The words of the 44th US President echoed through the Washington Mall. The pixie dust has settled on the inauguration. The new President has settled into the Oval Office and the work has begun in earnest.
Some felt a little let down by Barack Obama’s acceptance speech. They say it lacked the flair of his election night victory speech. I think many missed the point. I did an informal poll of businessmen and policy wonks and they all agreed with my simple premise, this was a speech given by the Chief Executive not the Commander in Chief. It is not the time to rally the troops, but get down to business.
The 47-year old leader has a steep hill to climb, but he has plenty of support behind him and a bank full of goodwill abroad. After a day of celebration basking in the bright winter skies of the nation’s capital, he hit the phones calling four leaders in the Middle East.
It was classy touch and a strong signal that the region will be high on his priority list.

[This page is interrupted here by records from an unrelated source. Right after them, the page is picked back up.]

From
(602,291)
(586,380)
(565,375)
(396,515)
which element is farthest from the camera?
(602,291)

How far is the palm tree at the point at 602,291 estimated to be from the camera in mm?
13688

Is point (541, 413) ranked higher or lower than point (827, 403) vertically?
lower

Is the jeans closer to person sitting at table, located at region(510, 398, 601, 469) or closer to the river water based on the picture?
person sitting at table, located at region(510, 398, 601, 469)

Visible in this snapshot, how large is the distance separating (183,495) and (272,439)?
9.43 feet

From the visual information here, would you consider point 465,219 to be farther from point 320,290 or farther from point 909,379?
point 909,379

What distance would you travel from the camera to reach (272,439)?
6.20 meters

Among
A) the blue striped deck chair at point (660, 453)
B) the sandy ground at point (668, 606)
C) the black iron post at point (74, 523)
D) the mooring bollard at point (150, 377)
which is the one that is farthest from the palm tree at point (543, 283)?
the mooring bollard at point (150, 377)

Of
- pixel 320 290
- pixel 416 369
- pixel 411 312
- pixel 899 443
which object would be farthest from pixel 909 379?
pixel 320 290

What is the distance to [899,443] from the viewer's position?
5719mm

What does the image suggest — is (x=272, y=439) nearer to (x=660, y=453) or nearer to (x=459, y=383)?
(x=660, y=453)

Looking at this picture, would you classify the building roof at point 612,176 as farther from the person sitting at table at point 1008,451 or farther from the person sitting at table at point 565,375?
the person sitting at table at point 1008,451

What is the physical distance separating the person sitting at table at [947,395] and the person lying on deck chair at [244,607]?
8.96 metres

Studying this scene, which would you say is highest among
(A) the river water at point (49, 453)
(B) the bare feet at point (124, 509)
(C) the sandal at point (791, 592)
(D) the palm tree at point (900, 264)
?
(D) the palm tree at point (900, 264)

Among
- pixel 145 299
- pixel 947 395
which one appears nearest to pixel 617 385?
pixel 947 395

The challenge for this President is that he is sailing right into the eye of a colossal storm. Financial markets are good lead indicators for the next nine to 12 months ahead. They are pointing to more trouble, not less.
Our animal instinct is to think the worst but hope for the best. This week I sat down with veteran Jordanian central banker Umayya Toukan to size up the impact of this downturn on the Kingdom. He is confident that Jordan, a small but reform led economy, can still grow better than four percent this year depending on “how quickly confidence can be restored.”

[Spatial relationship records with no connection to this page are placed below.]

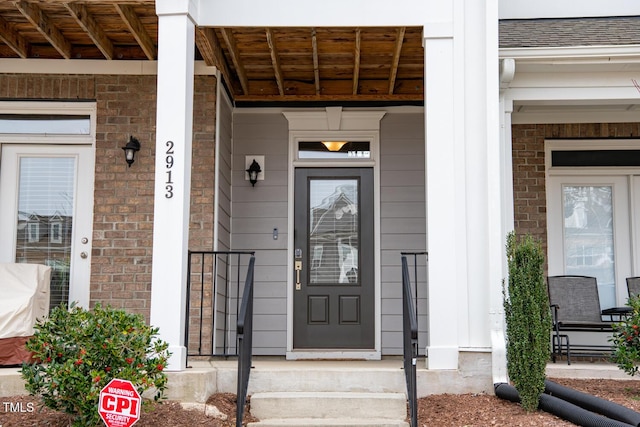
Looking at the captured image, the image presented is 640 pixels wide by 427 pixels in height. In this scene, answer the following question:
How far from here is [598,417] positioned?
14.2 ft

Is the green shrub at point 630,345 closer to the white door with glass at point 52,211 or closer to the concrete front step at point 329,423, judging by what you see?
the concrete front step at point 329,423

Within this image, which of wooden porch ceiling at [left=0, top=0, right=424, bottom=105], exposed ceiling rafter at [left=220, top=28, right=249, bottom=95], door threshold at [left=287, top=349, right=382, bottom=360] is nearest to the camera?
wooden porch ceiling at [left=0, top=0, right=424, bottom=105]

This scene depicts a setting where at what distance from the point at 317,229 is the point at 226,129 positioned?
1307mm

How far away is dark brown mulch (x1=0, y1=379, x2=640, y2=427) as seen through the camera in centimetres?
461

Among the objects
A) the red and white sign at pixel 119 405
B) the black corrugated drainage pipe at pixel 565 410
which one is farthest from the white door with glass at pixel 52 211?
the black corrugated drainage pipe at pixel 565 410

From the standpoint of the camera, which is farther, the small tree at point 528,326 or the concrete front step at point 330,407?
the concrete front step at point 330,407

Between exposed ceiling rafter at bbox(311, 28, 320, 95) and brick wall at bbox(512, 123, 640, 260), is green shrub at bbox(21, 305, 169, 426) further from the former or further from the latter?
brick wall at bbox(512, 123, 640, 260)

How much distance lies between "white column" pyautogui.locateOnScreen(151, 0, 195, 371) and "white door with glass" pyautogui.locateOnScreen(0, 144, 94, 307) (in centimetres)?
193

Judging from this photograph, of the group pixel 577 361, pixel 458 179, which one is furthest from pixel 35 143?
pixel 577 361

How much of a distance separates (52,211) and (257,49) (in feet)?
7.73

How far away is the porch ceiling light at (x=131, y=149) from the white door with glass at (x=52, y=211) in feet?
1.44

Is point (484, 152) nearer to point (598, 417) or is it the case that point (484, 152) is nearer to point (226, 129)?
point (598, 417)

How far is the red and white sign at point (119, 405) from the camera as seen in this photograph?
3594 millimetres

Toukan referred back to that nasty autumn week when banks and markets collapsed in a sea of toxic assets. He described it as an investor “panic attack”. Rational thinking went out the door and survival instincts kicked in. Putting to rest those “voices” of irrational thinking Toukan says will take time and a period of stability.
Financial markets are not giving President Obama a honeymoon period. It seems Congress will move swiftly to approve an $800 billion plus stimulus package. Add more than $1 trillion dollars for bank and insurance fund bailouts and one is talking about a sizable long-term burden on the U.S. economy.
This massive spending package on infrastructure and green technologies will bring the major economies together like never before. No one wants to see the US sputter for long (nor Europe for that matter) so China, Japan and the Gulf countries will likely remain loyal buyers of US and European government debt.
But right now, the grand assumption is that 2009 will be terrible and that 2010 will be a year of recovery for the United States. Laura Tyson, a transition adviser for President Obama and former chair of the National Economic Council in the Clinton Administration, told me in London that “The US recovery is going to be slower, longer and subdued.”
She too believes that the last to fall in this downturn, the developing countries from the Middle East to Asia, will be the first to recover.
“We have had a crisis which has demonstrated that the world is highly inter-dependent,” says the economist from University of California at Berkeley. Those countries she added with giant surpluses need to “continue to stimulate their own economies and serve as stabilizing investors in the global economy.”
Tyson was referring to China, which sits on an estimated $1.9 billion dollars of total reserves and the GCC countries with a collective stockpile of $1.4 billion. Tyson a year ago in Davos expressed concern that the sovereign wealth funds might institute a “Trojan horse” strategy.
They have been passive investors to date, but no one really understood their long-term aims. After the signing of the so-called Santiago principles sign last October, she was clearly less concerned. Tyson even expressed the need for Washington to be more transparent in this process of state capitalism by the US Treasury department in the financial bailout.
On the sidelines at the World Economic Forum leaders will continue their work on the new financial architecture. The Group of 20 will gather again at the end of April here in London trying to define who will lead and how they will lead.
No doubt, decision making will be more collective. The US will still be in the front of this pack, but during this re-balancing of the global economy the new, inspiring President/Chief Executive Barack Obama will not want to go at it alone.